La posizione della cittadina, immersa nel carso dinarico, l'ha infatti isolata dai principali traffici commerciali e dal turismo per molti secoli: solo oggi, dopo la costruzione dell'asse stradale A8 (la grande Ypsilon che attraversa la penisola) il paese può beneficiare di adeguati collegamenti con le città portuali dell'Istria.

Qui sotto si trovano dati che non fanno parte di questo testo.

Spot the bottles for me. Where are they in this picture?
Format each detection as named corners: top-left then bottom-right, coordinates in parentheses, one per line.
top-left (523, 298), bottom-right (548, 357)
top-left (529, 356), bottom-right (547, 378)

Dal punto di vista geomorfologico Pisino, immersa nelle colline del carso istriano, è solcata dal torrente Foiba (Pazinčica) che, dopo un corso di circa 17 km, si inabissa in una foiba dando luogo alle omonime grotte profonde qualche centinaio di metri, oggi importante meta turistica. Compresi nel vasto territorio comunale sono anche i bacini del fiume Bottonega (Butoniga) che alimenta l'omonimo lago artificiale (Butoniga Jezero), un invaso di 19.106 metri cubi con una superficie di 2,3 km² e profondità media di appena 4,5 metri[3].
La morfologia del territorio e la sua posizione nell'entroterra istriano influiscono sulle condizioni climatiche di Pisino, caratterizzate da inverni umidi e abbastanza rigidi con abbondanti precipitazioni ed estati calde e mediamente secche.
Storia
«A Pisino – ricorda ? – su quel selvaggio scoscendimento, così folto di radici vigorose ed inespugnabili, noi vediamo espandersi in tutto un popolo la più alta e la più efficace forma dell’eroismo intellettuale moderno, la lotta di cultura.»
Pisino fu menzionata per la prima volta come Castrum Pisinum nel 983 d.C. in un documento riguardante la donazione dell'imperatore Ottone II al vescovo di Parenzo.
Nel XII secolo il comune fu di proprietà del conte Meinhard di Schönberg (in croatoŠumberk) e, in seguito, cadde nelle mani di Engelbert III, conte di Gorizia, nel 1186.
Nel 1374 Alberto III di Gorizia rivendicò i suoi possedimenti alla Casa degli Asburgo.
L'area della contea di Pisino venne invasa più volte dai turchi. Nel 1467 essi colpirono l'entroterra di Pisino e di Vermo. A seguito di quest'invasione, gli abitanti di Vermo dichiararono di aver ucciso un'intera banda di akinci.[4] Nel 1501 i turchi si stabilirono brevemente vicino a Lindaro, un villaggio nei pressi di Pisino.[5][6] Il colle su cui essi si accamparono divenne noto come Monte dei Turchi.[6] L'ultima incursione ottomana in Istria avvenne proprio a Pisino dieci anni dopo, nel 1511.[7] In quest'occasione i turchi distrussero anche il castello della città.[8]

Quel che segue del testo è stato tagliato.